- **Task prompt**: Collect each line from the rows below that contains the word "inches".

-*-*-

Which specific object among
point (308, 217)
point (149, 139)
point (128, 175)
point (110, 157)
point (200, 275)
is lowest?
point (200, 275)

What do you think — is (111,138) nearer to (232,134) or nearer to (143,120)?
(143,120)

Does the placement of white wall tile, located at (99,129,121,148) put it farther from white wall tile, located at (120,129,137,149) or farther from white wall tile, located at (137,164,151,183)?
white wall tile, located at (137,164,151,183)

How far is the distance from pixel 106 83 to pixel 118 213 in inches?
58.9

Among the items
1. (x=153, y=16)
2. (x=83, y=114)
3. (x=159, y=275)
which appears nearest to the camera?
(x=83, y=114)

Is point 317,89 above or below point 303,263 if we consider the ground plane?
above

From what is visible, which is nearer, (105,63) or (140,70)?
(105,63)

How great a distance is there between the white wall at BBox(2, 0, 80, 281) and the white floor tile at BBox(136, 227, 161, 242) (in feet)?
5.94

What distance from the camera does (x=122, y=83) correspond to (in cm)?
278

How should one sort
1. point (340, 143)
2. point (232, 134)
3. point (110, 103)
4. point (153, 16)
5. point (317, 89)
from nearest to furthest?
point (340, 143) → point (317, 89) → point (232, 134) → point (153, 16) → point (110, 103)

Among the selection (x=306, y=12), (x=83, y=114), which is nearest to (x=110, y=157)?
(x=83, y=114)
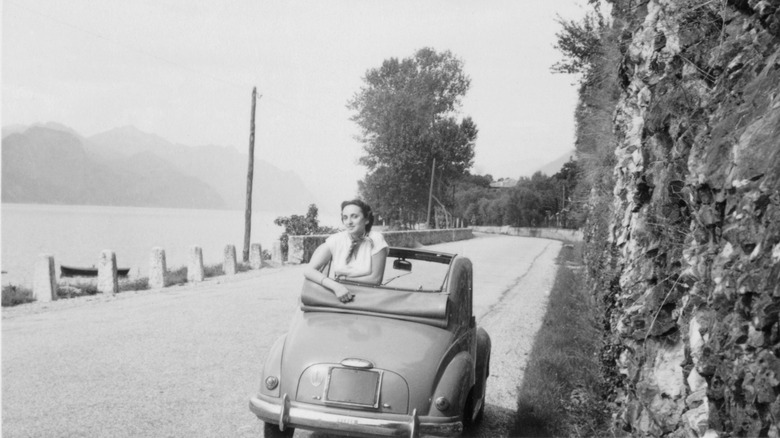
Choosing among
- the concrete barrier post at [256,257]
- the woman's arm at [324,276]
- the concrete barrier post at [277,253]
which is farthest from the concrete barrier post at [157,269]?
the woman's arm at [324,276]

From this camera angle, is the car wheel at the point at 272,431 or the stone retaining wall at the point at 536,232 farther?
the stone retaining wall at the point at 536,232

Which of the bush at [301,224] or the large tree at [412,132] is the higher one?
the large tree at [412,132]

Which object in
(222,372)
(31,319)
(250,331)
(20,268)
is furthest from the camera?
(20,268)

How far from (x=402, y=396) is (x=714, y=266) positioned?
220 centimetres

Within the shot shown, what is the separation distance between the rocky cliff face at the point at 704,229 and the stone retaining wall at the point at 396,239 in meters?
2.36

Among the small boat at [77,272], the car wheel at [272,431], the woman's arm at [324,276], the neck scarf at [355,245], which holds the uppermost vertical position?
the neck scarf at [355,245]

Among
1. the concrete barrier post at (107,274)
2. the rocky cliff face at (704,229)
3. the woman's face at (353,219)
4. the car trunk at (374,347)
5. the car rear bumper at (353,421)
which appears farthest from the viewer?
the concrete barrier post at (107,274)

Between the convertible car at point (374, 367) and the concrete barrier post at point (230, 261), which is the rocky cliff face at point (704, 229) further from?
the concrete barrier post at point (230, 261)

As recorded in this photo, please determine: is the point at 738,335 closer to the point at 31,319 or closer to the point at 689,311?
the point at 689,311

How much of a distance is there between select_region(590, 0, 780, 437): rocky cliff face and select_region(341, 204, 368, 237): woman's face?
79.9 inches

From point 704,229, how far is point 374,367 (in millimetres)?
2172

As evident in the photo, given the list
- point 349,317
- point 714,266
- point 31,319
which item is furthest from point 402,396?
point 31,319

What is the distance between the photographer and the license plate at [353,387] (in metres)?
3.95

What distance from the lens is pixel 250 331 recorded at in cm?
895
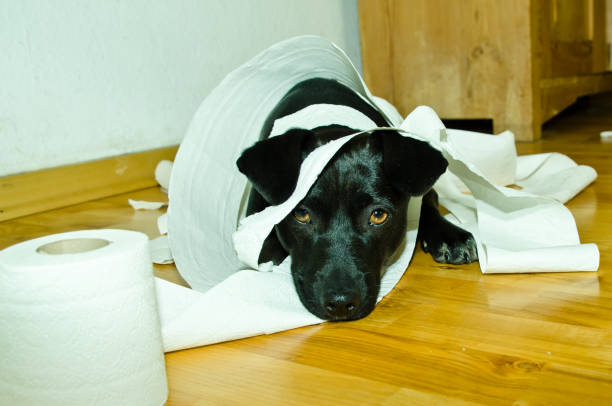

-*-*-

- **Written response**:
How far is the distance from pixel 106 83 to pixel 118 213 in inches?
79.9 inches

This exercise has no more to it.